The Psion Data Format (Version 703)
This page documents version 703 (the third version?) of the Psion's text output. This page is the definitive reference for version 703 of the Psion data format and is linked to by the Babase: Technical Specifications for the Amboseli Baboon Project Data Management System document. This page also notes what data is used and what is ignored.
The Psion hand-held data collection devices output the data as text.
The format of the collected data and the output format has changed over time. The data format is closely tied to the field data collection protocols and that document should also be consulted.
Overall Structure
Psion files consist of ASCII text. The end-of-line sequence is carrage-return, line-feed, corresponding to the MS-DOS text file conventions. Contrary to the MS-DOS convention, the files do not seem to use the Ctrl-Z character as an end-of-file marker. Commas are used within the lines to delimit data.
Each line is one of 3 formats:
A header line. These begin with <HDR>.
A point line. These begin with <PNT>.
A ad-lib line. These begin with <ADL>.
The order of the lines in the file is significant. The occurrence of a header line indicates the start of a new data collection session. Within each data collection session the point and ad-lib lines appear in data acquisition sequence and, for point lines, determines the POINT_DATA.Min value.
Header lines
Header lines indicate the start of a set of data points. The file should begin with a header line.
Sample
<HDR>,0602011300VEH,PTSAMPLR_JUL03,SETUP_JUL03,2,01 Feb 2006,VIO,SNS,VEH,JUV
Field layout
The fields of the header lines are:
1 : The string: <HDR> 2 : A unique sample identifier; a collection information of the form: YYMMDDHHMMIII
- YY : Year the sampling began. A 2 digit number. Ignored. MM : Month the sampling began. A 2 digit number. The month portion of SAMPLES.Date. DD : Day of the month the sampling began. A 2 digit number. The day portion of SAMPLES.Date. HH : Hour the sampling began (24 hour time). A 2 digit number. The hour portion of SAMPLES.Stime. MM : Minutes withing the hour the sampling began. A 2 digit number. The minutes portion of SAMPLES.Stime. III : The Sname of the focal individual. Ignored.
3 : Psion program version id. A PROGRAMIDS.Programid value. Always PTSAMPLR_JUL03 when the data layout matches the description on this page.

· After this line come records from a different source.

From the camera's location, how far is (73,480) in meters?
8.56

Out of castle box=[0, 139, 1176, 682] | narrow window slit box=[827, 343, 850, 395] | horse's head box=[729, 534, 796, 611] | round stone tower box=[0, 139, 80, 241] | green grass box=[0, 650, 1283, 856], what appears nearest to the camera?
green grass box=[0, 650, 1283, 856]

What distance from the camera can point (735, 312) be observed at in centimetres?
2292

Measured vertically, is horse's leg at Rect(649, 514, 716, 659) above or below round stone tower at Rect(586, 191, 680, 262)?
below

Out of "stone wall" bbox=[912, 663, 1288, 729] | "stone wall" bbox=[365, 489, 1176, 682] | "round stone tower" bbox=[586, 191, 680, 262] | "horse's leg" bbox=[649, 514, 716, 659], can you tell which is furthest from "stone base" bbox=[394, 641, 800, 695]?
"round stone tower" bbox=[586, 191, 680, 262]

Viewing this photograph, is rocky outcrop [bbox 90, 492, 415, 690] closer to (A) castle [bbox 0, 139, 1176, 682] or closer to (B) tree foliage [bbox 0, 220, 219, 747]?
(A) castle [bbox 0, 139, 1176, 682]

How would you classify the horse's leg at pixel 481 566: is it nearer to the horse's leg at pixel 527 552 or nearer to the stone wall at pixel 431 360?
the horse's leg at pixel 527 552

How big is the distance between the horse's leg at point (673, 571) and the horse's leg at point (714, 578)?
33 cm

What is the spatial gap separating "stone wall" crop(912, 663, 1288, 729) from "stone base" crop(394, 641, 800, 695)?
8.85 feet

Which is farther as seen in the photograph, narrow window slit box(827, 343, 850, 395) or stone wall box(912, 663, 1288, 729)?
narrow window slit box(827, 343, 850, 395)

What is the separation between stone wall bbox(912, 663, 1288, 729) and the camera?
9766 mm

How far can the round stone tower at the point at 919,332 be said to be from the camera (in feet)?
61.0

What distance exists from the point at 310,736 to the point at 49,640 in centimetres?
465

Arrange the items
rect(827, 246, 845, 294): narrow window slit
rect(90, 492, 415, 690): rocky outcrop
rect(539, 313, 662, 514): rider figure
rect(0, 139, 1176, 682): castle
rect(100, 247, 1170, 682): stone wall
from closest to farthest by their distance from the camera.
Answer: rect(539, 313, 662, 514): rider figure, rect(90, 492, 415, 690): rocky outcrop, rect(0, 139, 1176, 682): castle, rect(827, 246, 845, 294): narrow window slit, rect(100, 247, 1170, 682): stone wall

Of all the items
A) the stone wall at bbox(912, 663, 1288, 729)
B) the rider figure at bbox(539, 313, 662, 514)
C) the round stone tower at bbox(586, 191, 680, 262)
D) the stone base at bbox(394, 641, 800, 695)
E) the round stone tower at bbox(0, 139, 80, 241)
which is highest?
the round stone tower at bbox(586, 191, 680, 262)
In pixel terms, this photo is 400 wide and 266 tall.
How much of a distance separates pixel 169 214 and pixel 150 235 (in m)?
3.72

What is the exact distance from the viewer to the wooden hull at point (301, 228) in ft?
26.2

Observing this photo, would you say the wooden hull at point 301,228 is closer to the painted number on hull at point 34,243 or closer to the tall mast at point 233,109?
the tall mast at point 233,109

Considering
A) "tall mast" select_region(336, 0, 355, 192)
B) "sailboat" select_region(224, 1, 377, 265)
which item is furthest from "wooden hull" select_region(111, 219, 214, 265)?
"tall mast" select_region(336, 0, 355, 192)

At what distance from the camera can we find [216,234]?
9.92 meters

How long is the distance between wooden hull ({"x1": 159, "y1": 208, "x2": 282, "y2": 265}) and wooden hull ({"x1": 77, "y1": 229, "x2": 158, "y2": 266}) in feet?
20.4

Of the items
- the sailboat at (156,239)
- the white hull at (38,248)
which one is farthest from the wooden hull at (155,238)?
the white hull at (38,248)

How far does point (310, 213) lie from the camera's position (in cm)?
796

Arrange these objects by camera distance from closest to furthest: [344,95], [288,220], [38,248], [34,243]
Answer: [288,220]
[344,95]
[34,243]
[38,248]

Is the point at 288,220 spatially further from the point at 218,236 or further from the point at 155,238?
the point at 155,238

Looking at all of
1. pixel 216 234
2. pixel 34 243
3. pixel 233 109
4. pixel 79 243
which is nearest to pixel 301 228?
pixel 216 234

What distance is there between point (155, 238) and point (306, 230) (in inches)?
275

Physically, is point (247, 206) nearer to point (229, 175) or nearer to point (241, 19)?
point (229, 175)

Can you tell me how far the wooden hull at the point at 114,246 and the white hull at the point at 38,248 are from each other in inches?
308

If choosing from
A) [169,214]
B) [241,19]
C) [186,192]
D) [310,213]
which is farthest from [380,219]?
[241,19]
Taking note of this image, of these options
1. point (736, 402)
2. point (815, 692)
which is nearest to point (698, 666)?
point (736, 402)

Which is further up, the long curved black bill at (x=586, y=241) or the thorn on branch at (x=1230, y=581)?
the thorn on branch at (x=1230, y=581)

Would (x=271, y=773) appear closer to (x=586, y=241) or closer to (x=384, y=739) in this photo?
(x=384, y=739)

4 : Psion setup id. A SETUPIDS.Setupid value. Always SETUP_JUL03 when the data layout matches the description on this page. 5 : Psion id. A PALMTOPS.Palmtop value. 6 : Date the sample was taken. Format is "DD MMM YYYY". DD is a 2 digit day of the month. MMM is the 3 character month abbreviation. YYYY is a 4 digit year. The year portion is used as the year portion of SAMPLES.Date, the remainder of the data is ignored. 7 : Group being observed. A GROUPS.Three_letter_code value. 8 : Observer taking the sample. An OBSERVERS.Initials value. 9 : Focal individual. A BIOGRAPH.Sname value.
10 : The type of sample being collected, juvenile or female. Corresponds to SAMPLES.Stype. A value of FEM maps to a F SAMPLES.Stype value. A value of JUV maps to a J SAMPLES.Stype value.
Point lines
All point lines, whether recording female or juvenile samples, share some fields.
Special neighbor codes used in PNT lines
The value of XXX as a Sname for a neighbor code means that there is no neighbor of that sort.
Neighbor codes in the Psion may also contain values found in UNKSNAMES.Unksname column, in which case the data is stored in the NEIGHBORS.Unksname column rather than the NEIGHBORS.Sname column.
Sample (Juvenile) Point line
<PNT>,0602011512EAS,15:19:44,R2,YAN,VEB,XXX,
Common Field layout
The fields common to all point lines are:
1 : The string: <PNT> 2 : A unique sample identifer of the same form as the header line. Ignored except for error checking by psionload program.
3 : The time the point was recorded (not the time the point was observed). In a HH:MM:SS format. A POINT_DATA.Ptime value.
- HH : The hour the point was recorded (24 hour time). A 2 digit number. MM : The minutes within the hour the point was recorded. A 2 digit number. SS : The seconds within the minute the point was recorded. A 2 digit number.
4 : The first two characters of this field are common to both juvenile and female point samples. The first 2 characters are either Activity and posture or out of sight. Either two characters of the form AP or characters OS. (In the latter case there is no POINT_DATA row but the SAMPLES.Mins value is incremented for the line.)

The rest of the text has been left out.